Oui. Mon frère et moi avons acheté une terre à bois qui jouxte celle de ma mère. C’est un immense territoire forestier. Mon frère et moi partageons les mêmes valeurs, le même amour de la nature. Je connais ce bois-là intimement maintenant. Je le parcours, j’y travaille. Les animaux peuvent en profiter, et nous aussi. Il y a une conscience écologique derrière ça. Posséder une terre à bois, ce n’est pas seulement une question de rendement, c’est aussi la préserver pour les générations futures. Dans ma famille, la terre est précieuse avant tout.
Comment profites-tu de cet endroit?
Il se passe quelque chose de très fort quand tu entres dans le bois très tôt le matin, en silence. Tu fais partie de l’environnement. Cette idée d’être pleinement intégré à la nature, les Japonais ont des mots pour ça: shinrin yoku. Quand je n’ai pas le temps d’y aller, je m’y projette mentalement. Je me revois à un endroit précis, je me replonge dans la sensation que j’éprouve quand je suis assis là. Ça m’aide beaucoup.

Toi qui as grandi entre la banlieue et la campagne, comment le désir de jouer est-il apparu?
Plus jeune, la culture n’était pas omniprésente dans ma vie. Au secondaire, il y avait des gens qui m’intéressaient beaucoup et je me suis rapproché d’eux en faisant du théâtre. Ces personnes-là ont disparu de ma vie, mais le théâtre est resté. Je me suis découvert une affinité avec ce mode d’expression.

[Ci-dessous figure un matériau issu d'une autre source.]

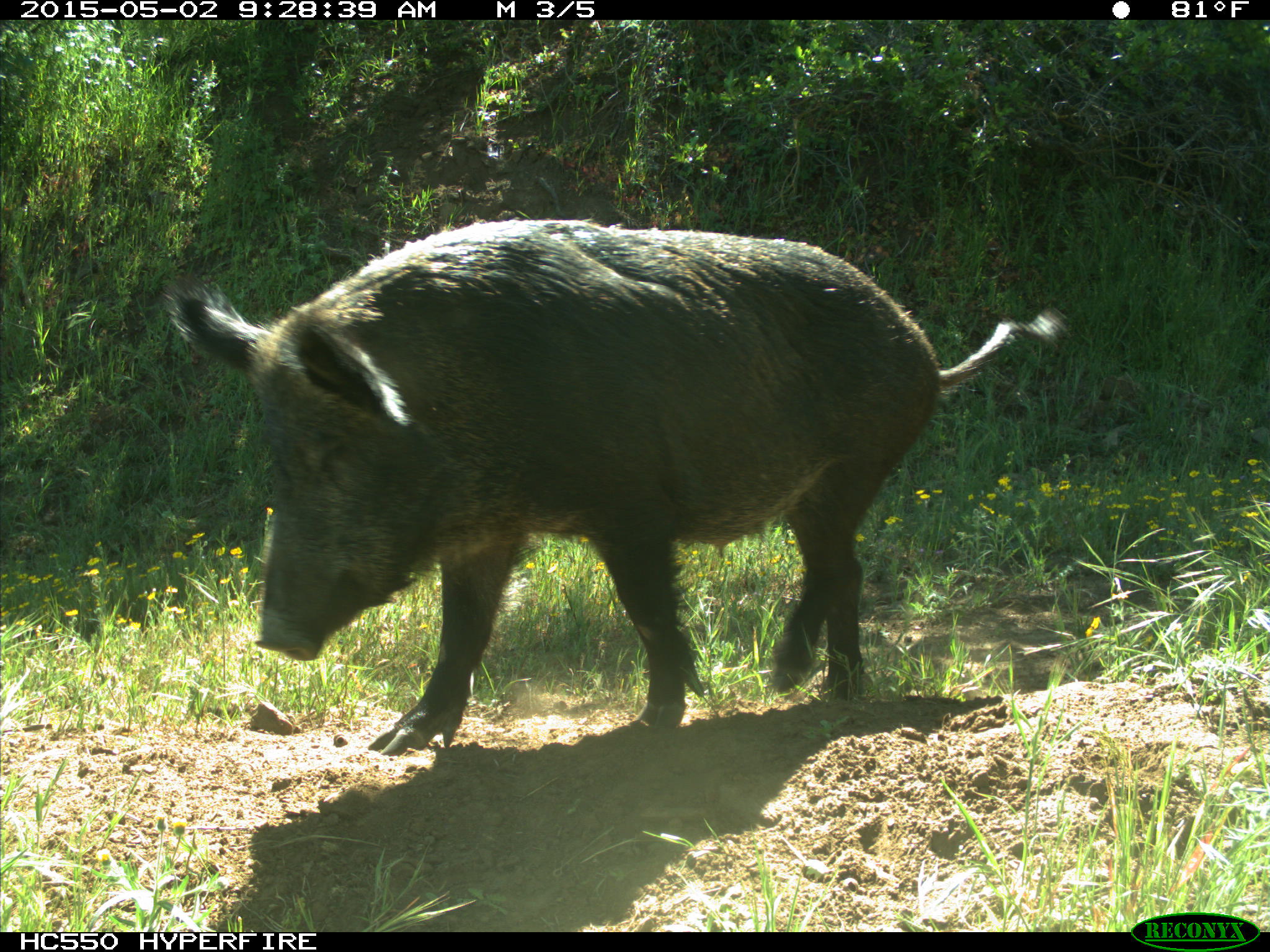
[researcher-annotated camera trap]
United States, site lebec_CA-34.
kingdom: Animalia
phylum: Chordata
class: Mammalia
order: Artiodactyla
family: Suidae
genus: Sus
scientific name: Sus scrofa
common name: wild boar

Dirais-tu que tu es de nature timide?
Oui, je ne suis pas quelqu’un d’extraverti naturellement. Ce métier-là m’a permis d’aller vers l’autre, d’être en lien. Je vais avoir 60 ans l’année prochaine, et à l’approche de cette nouvelle décennie, je réfléchis beaucoup aux raisons qui m’ont poussé à choisir cette voie. Je pense que c’était surtout pour ça: être en contact avec les autres.
Comment abordes-tu la soixantaine qui s’en vient?
Avec beaucoup de gratitude. Je suis heureux d’être en vie. Je suis reconnaissant d’être en bonne santé, d’avoir du travail, d’être entouré de gens qui aiment ce que je fais, et d’aimer encore mon métier passionnément. Il n’y a pas un matin où j’ai trouvé ça difficile d’aller travailler.
Tu es sorti de l’école de théâtre en 1988...
Dans deux ans, ça fera 40 ans. C’est fou! Et même si ça peut sembler cliché, j’ai encore l’impression d’être un acteur de la relève. Pour moi, tout est toujours au commencement. En parlant avec des acteurs plus âgés, je comprends que ce sentiment-là ne nous quitte jamais. Oui, il y a des acquis, mais tout reste à faire.

En terminant, que peux-tu nous dire de ton personnage dans Dumas?
Julien Marcoux va continuer à magouiller, mais il a énormément de moyens. Et on va découvrir qu’il est extrêmement rancunier... et qu’il a les moyens de sa rancune.